## Data for review

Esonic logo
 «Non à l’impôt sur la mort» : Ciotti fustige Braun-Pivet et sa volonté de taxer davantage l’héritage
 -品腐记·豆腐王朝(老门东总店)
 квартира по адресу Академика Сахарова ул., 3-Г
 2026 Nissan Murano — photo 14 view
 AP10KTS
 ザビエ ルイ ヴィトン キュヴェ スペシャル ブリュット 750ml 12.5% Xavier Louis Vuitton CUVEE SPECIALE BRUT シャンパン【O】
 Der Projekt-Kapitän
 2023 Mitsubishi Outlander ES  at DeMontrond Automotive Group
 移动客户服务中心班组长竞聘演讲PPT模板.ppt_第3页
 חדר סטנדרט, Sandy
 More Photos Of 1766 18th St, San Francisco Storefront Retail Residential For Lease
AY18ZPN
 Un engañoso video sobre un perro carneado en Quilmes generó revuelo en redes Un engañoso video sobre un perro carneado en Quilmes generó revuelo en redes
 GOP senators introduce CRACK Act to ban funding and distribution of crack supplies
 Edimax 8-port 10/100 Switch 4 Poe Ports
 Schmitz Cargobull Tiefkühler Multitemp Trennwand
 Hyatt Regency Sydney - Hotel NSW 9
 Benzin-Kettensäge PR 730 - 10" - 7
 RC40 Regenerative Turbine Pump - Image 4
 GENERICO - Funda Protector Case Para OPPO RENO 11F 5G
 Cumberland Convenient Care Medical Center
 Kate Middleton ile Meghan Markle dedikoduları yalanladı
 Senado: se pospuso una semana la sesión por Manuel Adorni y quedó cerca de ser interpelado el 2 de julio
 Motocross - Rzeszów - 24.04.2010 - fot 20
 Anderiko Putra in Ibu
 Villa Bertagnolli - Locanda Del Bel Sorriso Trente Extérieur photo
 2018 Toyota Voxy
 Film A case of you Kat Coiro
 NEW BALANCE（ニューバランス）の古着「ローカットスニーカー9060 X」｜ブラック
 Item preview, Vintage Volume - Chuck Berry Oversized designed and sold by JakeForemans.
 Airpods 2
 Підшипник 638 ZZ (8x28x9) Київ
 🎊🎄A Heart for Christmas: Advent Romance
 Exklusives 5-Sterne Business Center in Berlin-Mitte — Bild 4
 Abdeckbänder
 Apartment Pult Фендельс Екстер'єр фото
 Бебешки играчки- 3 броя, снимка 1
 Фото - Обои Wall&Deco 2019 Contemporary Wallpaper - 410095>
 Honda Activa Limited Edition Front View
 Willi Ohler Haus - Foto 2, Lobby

## Work order
Render every line of the material above as a Markdown table with the columns Row and Text. Number the rows and leave out any blank lines.

## Exercise answer
| Row | Text |
|---|---|
| 1 | Esonic logo |
| 2 |  «Non à l’impôt sur la mort» : Ciotti fustige Braun-Pivet et sa volonté de taxer davantage l’héritage |
| 3 |  -品腐记·豆腐王朝(老门东总店) |
| 4 |  квартира по адресу Академика Сахарова ул., 3-Г |
| 5 |  2026 Nissan Murano — photo 14 view |
| 6 |  AP10KTS |
| 7 |  ザビエ ルイ ヴィトン キュヴェ スペシャル ブリュット 750ml 12.5% Xavier Louis Vuitton CUVEE SPECIALE BRUT シャンパン【O】 |
| 8 |  Der Projekt-Kapitän |
| 9 |  2023 Mitsubishi Outlander ES  at DeMontrond Automotive Group |
| 10 |  移动客户服务中心班组长竞聘演讲PPT模板.ppt_第3页 |
| 11 |  חדר סטנדרט, Sandy |
| 12 |  More Photos Of 1766 18th St, San Francisco Storefront Retail Residential For Lease |
| 13 | AY18ZPN |
| 14 |  Un engañoso video sobre un perro carneado en Quilmes generó revuelo en redes Un engañoso video sobre un perro carneado en Quilmes generó revuelo en redes |
| 15 |  GOP senators introduce CRACK Act to ban funding and distribution of crack supplies |
| 16 |  Edimax 8-port 10/100 Switch 4 Poe Ports |
| 17 |  Schmitz Cargobull Tiefkühler Multitemp Trennwand |
| 18 |  Hyatt Regency Sydney - Hotel NSW 9 |
| 19 |  Benzin-Kettensäge PR 730 - 10" - 7 |
| 20 |  RC40 Regenerative Turbine Pump - Image 4 |
| 21 |  GENERICO - Funda Protector Case Para OPPO RENO 11F 5G |
| 22 |  Cumberland Convenient Care Medical Center |
| 23 |  Kate Middleton ile Meghan Markle dedikoduları yalanladı |
| 24 |  Senado: se pospuso una semana la sesión por Manuel Adorni y quedó cerca de ser interpelado el 2 de julio |
| 25 |  Motocross - Rzeszów - 24.04.2010 - fot 20 |
| 26 |  Anderiko Putra in Ibu |
| 27 |  Villa Bertagnolli - Locanda Del Bel Sorriso Trente Extérieur photo |
| 28 |  2018 Toyota Voxy |
| 29 |  Film A case of you Kat Coiro |
| 30 |  NEW BALANCE（ニューバランス）の古着「ローカットスニーカー9060 X」｜ブラック |
| 31 |  Item preview, Vintage Volume - Chuck Berry Oversized designed and sold by JakeForemans. |
| 32 |  Airpods 2 |
| 33 |  Підшипник 638 ZZ (8x28x9) Київ |
| 34 |  🎊🎄A Heart for Christmas: Advent Romance |
| 35 |  Exklusives 5-Sterne Business Center in Berlin-Mitte — Bild 4 |
| 36 |  Abdeckbänder |
| 37 |  Apartment Pult Фендельс Екстер'єр фото |
| 38 |  Бебешки играчки- 3 броя, снимка 1 |
| 39 |  Фото - Обои Wall&Deco 2019 Contemporary Wallpaper - 410095> |
| 40 |  Honda Activa Limited Edition Front View |
| 41 |  Willi Ohler Haus - Foto 2, Lobby |